In 2004, Governor Pawlenty responded to complaints from school districts that state mandates were far outpacing revenues, and especially so for students with greater educational challenges. Governor Pawlenty appointed a blue-ribbon school finance task force.  The task force report found that the state was not covering the cost of meeting state standards, but that the deficit was most pronounced for the serving students with greater educational challenges. That Task Force warned that to close the achievement gap, the state must provide the “full dollar cost” of mandated education.  Moreover, the Task Force found, the state must require local districts to use the new funding to implement programs that work.    The recommendations essentially called for the state to implement the Skeen standard, that is, to provide full funding of state mandated education requirements.

The Minnesota Department of Education made no effort to track the growing mandate funding deficit for most students with higher educational needs.  However, the State by law must track the deficit in special education funding necessary to meet state standards, and so we know exactly what that shortfall is. In 2004, the funding shortfall for special education was $321 million per year less than mandated costs.  By 2017, it had risen to $750 million per year.  In 2015 the legislature added an important new set of mandatory standards for the 15% of students with dyslexia.  Board members and educational leaders in St. Cloud were trying mightily to adjust their programs to meet state standards, not only because of the standards, but because they believed in the mission of graduating all students ready for post secondary education, for career, and for citizenship, but they were telling the community that the funding gap was growing and rendering compliance with state standards impossible.

The public education advocates who ultimately formed SCERAC responded in a variety of ways. They:
  • Testified repeatedly at the legislature
  • Organized operating levy campaigns, some successful and others not successful
  • Formed a parent advocacy group to advocate for appropriate funding for St. Cloud and all school districts
  • At the school board level passed resolutions annually urging the state to obey the constitutional mandate in Skeen
  • Worked with state organizations to advocate for constitutional compliance
  • Formed a non-profit foundation to raise money to help the district to keep school activities afloat in the face of funding shortfalls, to provide classroom support, to support summer reading and to provide needed support to homeless families
  • Formed Partners for Student Success to coordinate community activities to supplement what the district lacked the funds to accomplish
During the terms of three Governors, however, noone in the Executive Branch made any effort to comply with the Skeen decision.   Many at the state level treated the Skeen decision as if it was a slogan to be ignored.   In the legislature and state house, the Second Amendment was treated as if a command from on high, sacrosanct.   But, the educational rights -- found by the Supreme Court to be a fundamental enforceable right, were completely ignored.  Then, in 2018, the Supreme Court issued its Cruz-Guzman decision. 

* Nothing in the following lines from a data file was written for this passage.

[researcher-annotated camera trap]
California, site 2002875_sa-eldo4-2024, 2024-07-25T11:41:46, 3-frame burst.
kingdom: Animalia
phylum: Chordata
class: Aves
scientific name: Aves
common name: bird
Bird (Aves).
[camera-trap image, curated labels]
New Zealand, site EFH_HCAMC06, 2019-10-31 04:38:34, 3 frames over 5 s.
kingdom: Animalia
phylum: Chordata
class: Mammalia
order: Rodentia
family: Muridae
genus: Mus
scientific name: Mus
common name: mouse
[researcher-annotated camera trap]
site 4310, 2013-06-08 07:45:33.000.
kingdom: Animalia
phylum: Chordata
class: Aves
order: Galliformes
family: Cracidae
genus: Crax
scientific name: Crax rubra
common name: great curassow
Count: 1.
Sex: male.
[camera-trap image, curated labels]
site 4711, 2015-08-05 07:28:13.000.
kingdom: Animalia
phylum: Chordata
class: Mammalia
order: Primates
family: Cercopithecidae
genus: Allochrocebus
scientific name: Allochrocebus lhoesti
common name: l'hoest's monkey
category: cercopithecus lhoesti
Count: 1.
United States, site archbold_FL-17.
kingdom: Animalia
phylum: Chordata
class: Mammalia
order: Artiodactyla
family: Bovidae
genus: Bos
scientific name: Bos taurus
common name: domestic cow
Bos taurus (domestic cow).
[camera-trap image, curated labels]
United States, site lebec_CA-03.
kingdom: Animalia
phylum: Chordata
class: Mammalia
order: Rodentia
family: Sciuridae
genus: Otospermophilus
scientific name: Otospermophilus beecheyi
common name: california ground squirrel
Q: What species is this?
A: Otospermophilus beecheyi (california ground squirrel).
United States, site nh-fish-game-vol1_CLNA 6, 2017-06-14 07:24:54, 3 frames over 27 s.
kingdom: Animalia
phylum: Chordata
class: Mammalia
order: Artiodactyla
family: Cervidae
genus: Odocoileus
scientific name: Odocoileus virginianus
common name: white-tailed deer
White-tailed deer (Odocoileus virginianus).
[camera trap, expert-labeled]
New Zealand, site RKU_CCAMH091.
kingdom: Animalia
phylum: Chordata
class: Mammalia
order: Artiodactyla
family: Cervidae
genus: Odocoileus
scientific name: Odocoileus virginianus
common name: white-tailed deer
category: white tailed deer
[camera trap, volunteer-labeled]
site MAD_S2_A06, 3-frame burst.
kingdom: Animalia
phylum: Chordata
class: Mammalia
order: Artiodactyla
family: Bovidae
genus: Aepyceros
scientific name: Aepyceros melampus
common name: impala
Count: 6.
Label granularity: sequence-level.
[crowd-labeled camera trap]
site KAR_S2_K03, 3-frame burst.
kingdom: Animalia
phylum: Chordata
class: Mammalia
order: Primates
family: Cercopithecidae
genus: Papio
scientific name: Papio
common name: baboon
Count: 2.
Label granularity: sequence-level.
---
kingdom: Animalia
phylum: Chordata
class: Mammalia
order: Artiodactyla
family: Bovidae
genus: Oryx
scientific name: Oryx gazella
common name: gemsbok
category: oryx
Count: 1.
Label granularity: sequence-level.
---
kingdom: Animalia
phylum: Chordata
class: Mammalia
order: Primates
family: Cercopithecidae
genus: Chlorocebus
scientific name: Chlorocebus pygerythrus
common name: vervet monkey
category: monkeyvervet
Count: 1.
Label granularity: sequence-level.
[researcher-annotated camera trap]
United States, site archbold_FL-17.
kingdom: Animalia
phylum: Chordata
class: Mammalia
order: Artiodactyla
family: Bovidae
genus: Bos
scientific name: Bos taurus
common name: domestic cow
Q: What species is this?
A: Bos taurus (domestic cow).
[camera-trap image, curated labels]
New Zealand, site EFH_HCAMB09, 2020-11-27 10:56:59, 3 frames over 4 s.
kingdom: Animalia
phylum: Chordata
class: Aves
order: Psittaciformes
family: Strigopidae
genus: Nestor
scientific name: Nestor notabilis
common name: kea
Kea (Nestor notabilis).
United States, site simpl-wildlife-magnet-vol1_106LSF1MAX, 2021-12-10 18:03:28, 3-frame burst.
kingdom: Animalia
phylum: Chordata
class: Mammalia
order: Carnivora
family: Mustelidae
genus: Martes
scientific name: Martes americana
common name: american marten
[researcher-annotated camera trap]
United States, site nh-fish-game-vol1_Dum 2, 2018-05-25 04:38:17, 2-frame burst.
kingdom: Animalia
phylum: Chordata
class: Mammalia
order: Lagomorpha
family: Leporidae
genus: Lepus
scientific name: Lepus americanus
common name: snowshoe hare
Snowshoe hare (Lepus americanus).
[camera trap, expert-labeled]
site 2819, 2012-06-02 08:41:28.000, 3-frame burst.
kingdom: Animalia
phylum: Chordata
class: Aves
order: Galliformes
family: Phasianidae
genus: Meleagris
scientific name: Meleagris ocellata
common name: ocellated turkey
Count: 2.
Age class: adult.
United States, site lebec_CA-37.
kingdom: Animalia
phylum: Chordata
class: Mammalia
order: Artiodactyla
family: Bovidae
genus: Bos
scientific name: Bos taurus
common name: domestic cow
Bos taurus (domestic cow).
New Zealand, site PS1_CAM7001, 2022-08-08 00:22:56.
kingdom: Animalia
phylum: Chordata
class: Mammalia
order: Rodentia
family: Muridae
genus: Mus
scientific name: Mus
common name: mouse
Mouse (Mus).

In Cruz-Guzman,  the Attorney General had told the Court that the Education Clause could not be enforced in the courts, despite the clear holding of Skeen.  She asked the court to ratify what the state had actually been doing -- to allow the executive branch and the legislative branch to treat the fundamental right as if the legislature could effectively keep on ignoring it altogether.  In a clear rebuff, the  Court's decision reminded the state that it had held in Skeen the funding requirements addressed in Skeen were enforcible.  The constitutional test for educational adequacy, the Court reminded required:

funding to each student in the state in an amount sufficient to generate an adequate level of education which meets all state standards

Still, in the ensuing legislative session, neither governor nor legislature, not democrats nor republicans took any steps to respect the Skeen - Cruz Guzman standard.  The activists -- parents, educators, board members and advocates, organized SCERAC to enforce their constitutional rights.  This is the first in a series of posts describing the SCERAC case and its journey through the Minnesota Court system.